Люська - антипод мне. Как-то раз, брея лодыжки, она поранила аж бедро. Это сантиметров тридцать по прямой, через чащу.
Значит ветренная и буйная, как пять Ван Гогов. И зря мы ей купили Силькапиль. Она же растёт, как личность. Лет через семь, глядишь, переплюнула бы Живописьца, попала бы в новости под броскую шапку:
"Брея ноги, женщина случайно сносит себе ухо!".
И Ван Гог от зависти скурил бы годовой урожай кубинских сигар.

*Просто вспомнил одну девушку, она Рубальскую наизусть знала, всю.


3. "Мемуар"

В юности я занимался художественной гимнастикой. Я мог заниматься ею часами. Только её показывали редко, оттого моя половая жизнь не была регулярной.
Не умея мимикрировать под рослое и кудрявое (Лукоморский дуб, кентавр Хирон, пианист Левон Оганезов), при встрече с гимнасткой я надеялся только на Пастернака.
И вот, однажды прихожу к знакомым, а по дому ходит живая гимнастка в мужской рубашке и белых трусах. Белые трусы - эмблема любви.
(Чёрные трусы - эмблема печали. Красные означают «стоп» и «лежать». Зелёные – «идите». )

- Февраль! - обратился я к трусам. - Достать чернил и плакать!
И достаю чернил.
- Какой вы интересный мужчина - ответила девушка глазами. А вслух только расстегнула рубашку.
- Писать о феврале навзрыд, - добавляю, имея ввиду готовность к спариванию.
- Пока грохочущая – перехожу на визг - слякоть весною чёрною горит.
И аккуратно сажаю [мессершмидт] девушку на диван. Тут она поднимает ногу и выключает свет. Прям с дивана ногой дотянулась до выключателя. Это был жест неземной красоты.
Стоп, говорю. Теперь наоборот, включи свет. А теперь выключи. Включи. Выкл. Вкл. Выкл. Всё. Большое спасибо. Это был лучший секс в моей жизни. Ты иди, а я посплю.

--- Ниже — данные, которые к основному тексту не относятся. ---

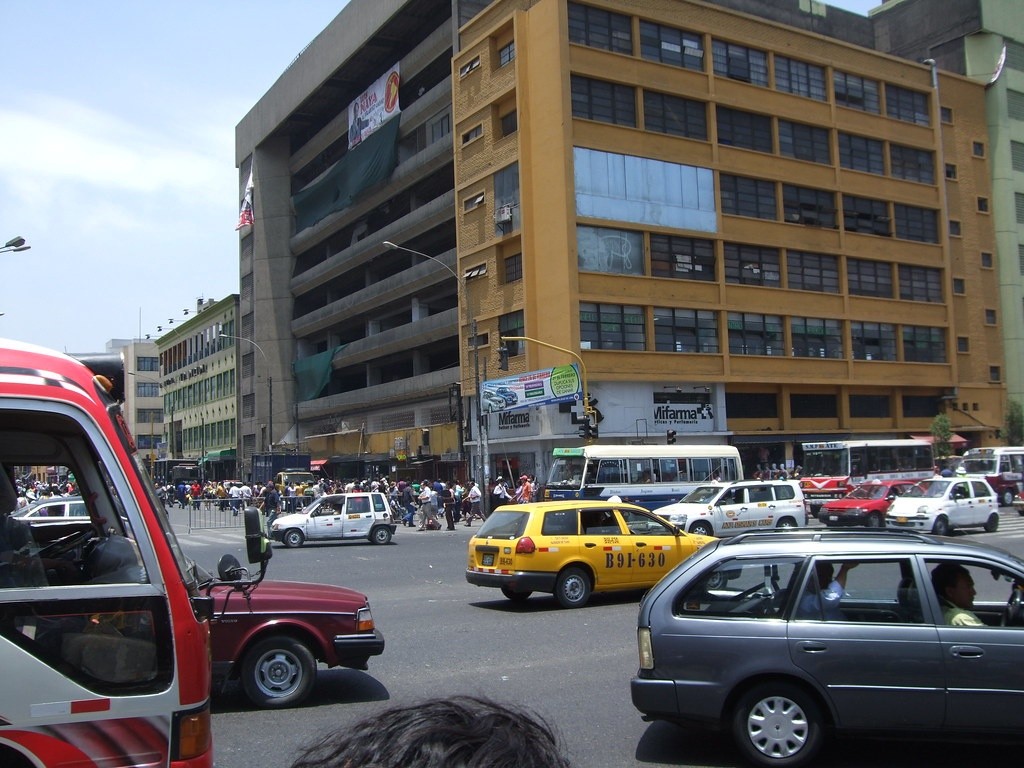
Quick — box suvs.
[646,476,809,538]
[629,522,1024,768]
[267,490,397,549]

Отступление 1. В детстве все девушки делали вид, что главное в них – руки, глаза и волосы. Только художественные гимнастки честно и открыто признавали в себе наличие писи. Одной, или даже нескольких. По крайней мере, их рук и глаз я не помню, зато писи - во множестве.

Отступление 2.
Пирса Броснана вожделеют даже хомячки. Нас же, маленьких лысых сантехничков, алчут только тяжело больные унитазы и соседи нижних этажей, чей евроремонт смыло в подвал. Чтобы заинтересовать ещё хотя бы хомячка, сантехник вынужден притворяться эрудированым, добрым и даже честным. Встречаются также сантехники с имиджем «ум и грация». Знаю ещё одного с как бы рельефным торсом, ещё двух, якобы не жадных, и Васю. Вася в конкурентной борьбе использует тушь «буржуа» и духи «опиум».
Сам я работаю под внимательность и поэтичность. Потому что Вася из меня никакой. *вздыхает*

Продолжение.
Как выяснилось, выключение ногой света доминировало в списке полезных умений этой девушки. Мы с ней прожили шесть лет, потом она ушла к одному диджею, он был красивее меня на 40 килограммов, плюс очки и псориаз. Я клялся дотолстеть, покрыться коростой и окриветь на левый глаз. Тогда она ко мне опять вернулась, но кажется иногда, что только притворяется.